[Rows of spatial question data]
-------

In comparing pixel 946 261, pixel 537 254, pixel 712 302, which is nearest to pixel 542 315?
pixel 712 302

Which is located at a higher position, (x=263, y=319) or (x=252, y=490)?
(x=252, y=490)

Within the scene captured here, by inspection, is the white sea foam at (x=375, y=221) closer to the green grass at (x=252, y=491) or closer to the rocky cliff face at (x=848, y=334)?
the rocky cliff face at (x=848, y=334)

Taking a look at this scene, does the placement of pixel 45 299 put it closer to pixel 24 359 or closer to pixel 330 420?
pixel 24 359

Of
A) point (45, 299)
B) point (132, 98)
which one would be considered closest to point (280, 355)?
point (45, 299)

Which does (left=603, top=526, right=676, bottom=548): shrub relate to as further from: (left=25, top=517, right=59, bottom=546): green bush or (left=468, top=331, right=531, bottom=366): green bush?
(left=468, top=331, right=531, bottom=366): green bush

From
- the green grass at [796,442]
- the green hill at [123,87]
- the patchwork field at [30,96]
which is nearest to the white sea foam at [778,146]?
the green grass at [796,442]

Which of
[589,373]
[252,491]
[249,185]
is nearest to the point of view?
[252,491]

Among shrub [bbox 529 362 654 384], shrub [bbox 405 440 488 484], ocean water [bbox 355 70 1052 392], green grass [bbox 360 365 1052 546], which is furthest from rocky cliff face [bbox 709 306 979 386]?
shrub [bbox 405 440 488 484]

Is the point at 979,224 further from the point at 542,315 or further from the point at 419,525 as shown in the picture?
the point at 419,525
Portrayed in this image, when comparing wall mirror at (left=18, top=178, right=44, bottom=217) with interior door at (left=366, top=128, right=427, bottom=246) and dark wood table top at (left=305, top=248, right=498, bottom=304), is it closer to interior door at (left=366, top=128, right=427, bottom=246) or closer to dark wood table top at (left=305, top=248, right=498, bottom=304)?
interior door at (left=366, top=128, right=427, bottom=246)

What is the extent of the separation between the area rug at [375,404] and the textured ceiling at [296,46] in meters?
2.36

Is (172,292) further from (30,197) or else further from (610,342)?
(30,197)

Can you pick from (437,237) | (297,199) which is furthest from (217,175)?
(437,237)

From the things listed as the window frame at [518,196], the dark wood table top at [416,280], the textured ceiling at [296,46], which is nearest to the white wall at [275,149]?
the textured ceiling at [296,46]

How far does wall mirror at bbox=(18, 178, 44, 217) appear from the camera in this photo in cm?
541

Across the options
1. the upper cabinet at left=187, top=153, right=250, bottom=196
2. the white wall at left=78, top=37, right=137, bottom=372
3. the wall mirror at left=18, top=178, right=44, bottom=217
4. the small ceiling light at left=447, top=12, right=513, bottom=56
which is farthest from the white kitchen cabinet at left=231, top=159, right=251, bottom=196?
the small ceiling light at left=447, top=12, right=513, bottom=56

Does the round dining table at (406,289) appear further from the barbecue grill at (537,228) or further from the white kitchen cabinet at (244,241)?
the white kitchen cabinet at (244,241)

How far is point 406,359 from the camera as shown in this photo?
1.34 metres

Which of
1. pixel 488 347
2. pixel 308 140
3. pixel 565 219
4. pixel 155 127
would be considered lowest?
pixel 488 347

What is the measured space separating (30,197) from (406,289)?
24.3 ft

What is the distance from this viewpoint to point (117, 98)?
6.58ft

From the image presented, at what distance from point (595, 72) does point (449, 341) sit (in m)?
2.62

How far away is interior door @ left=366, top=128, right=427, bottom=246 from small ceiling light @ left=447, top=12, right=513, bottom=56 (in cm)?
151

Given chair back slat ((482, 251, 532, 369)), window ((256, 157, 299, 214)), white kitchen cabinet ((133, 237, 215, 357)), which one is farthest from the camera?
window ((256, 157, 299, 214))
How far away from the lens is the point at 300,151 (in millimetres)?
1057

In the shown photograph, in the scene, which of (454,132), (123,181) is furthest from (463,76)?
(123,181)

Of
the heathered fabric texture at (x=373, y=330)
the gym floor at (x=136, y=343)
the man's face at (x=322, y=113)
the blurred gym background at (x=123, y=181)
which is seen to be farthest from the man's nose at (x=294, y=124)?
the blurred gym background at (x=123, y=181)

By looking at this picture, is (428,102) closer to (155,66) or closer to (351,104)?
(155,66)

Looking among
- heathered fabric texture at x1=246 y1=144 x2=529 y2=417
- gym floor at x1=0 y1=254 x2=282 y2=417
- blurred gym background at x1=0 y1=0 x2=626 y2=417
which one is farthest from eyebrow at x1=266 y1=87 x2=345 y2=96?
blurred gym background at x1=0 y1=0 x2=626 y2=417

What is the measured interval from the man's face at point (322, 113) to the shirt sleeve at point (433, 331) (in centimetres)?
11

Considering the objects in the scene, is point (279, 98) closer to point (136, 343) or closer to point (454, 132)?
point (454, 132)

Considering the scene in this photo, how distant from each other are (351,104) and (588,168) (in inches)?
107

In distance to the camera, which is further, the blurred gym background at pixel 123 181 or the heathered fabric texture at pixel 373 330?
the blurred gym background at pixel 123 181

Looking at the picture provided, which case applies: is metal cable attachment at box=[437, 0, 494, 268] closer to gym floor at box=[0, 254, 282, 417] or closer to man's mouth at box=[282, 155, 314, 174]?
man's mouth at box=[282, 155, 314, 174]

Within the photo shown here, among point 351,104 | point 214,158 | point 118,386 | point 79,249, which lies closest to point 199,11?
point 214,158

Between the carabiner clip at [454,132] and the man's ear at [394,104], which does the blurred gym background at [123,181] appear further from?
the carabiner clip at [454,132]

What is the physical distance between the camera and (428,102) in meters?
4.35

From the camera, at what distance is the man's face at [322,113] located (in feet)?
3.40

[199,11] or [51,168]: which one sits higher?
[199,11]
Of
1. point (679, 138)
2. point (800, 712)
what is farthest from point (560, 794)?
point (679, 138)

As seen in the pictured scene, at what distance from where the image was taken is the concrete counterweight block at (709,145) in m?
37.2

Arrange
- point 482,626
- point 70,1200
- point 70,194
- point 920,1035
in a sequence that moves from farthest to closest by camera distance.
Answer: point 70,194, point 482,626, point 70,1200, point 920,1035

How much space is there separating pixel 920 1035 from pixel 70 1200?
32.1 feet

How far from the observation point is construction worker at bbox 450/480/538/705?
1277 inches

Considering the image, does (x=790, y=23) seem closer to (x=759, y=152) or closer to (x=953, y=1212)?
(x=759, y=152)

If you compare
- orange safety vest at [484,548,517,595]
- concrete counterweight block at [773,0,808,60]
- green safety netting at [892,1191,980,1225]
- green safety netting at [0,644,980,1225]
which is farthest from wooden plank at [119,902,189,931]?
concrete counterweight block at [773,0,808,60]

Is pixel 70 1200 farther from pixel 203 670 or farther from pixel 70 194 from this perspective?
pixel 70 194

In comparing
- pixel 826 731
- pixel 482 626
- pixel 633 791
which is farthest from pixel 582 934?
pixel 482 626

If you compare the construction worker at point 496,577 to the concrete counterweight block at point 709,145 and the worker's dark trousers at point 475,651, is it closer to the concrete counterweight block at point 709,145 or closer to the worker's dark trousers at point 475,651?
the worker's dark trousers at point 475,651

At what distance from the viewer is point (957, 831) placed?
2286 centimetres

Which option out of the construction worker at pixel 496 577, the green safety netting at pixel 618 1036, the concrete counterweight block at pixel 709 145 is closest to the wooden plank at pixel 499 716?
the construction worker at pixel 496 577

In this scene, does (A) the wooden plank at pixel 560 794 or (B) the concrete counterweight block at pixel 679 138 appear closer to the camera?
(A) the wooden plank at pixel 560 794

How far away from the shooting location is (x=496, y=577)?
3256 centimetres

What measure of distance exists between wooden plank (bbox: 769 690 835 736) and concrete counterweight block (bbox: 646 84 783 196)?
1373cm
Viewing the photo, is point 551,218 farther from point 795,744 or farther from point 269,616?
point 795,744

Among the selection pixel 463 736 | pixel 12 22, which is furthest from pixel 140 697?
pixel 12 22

-------

Task:
Print the lines of the listing above word for word, starting at the line that contains "Is (172,292) further" and ending at the line that contains "1.34 metres".

Expected answer:
Is (172,292) further from (30,197) or else further from (610,342)?
(30,197)

Can you pick from (437,237) | (297,199) which is furthest from (217,175)?
(437,237)

From the things listed as the window frame at [518,196], the dark wood table top at [416,280], the textured ceiling at [296,46], which is nearest to the white wall at [275,149]?
the textured ceiling at [296,46]

How far does wall mirror at bbox=(18, 178, 44, 217) appear from the camera in this photo in cm?
541

Across the options
1. the upper cabinet at left=187, top=153, right=250, bottom=196
2. the white wall at left=78, top=37, right=137, bottom=372
3. the wall mirror at left=18, top=178, right=44, bottom=217
4. the small ceiling light at left=447, top=12, right=513, bottom=56
which is farthest from the white kitchen cabinet at left=231, top=159, right=251, bottom=196?
the small ceiling light at left=447, top=12, right=513, bottom=56

Does the round dining table at (406,289) appear further from the barbecue grill at (537,228) or further from the white kitchen cabinet at (244,241)?
the white kitchen cabinet at (244,241)

How far is point 406,359 from the camera as shown in this photo?
1.34 metres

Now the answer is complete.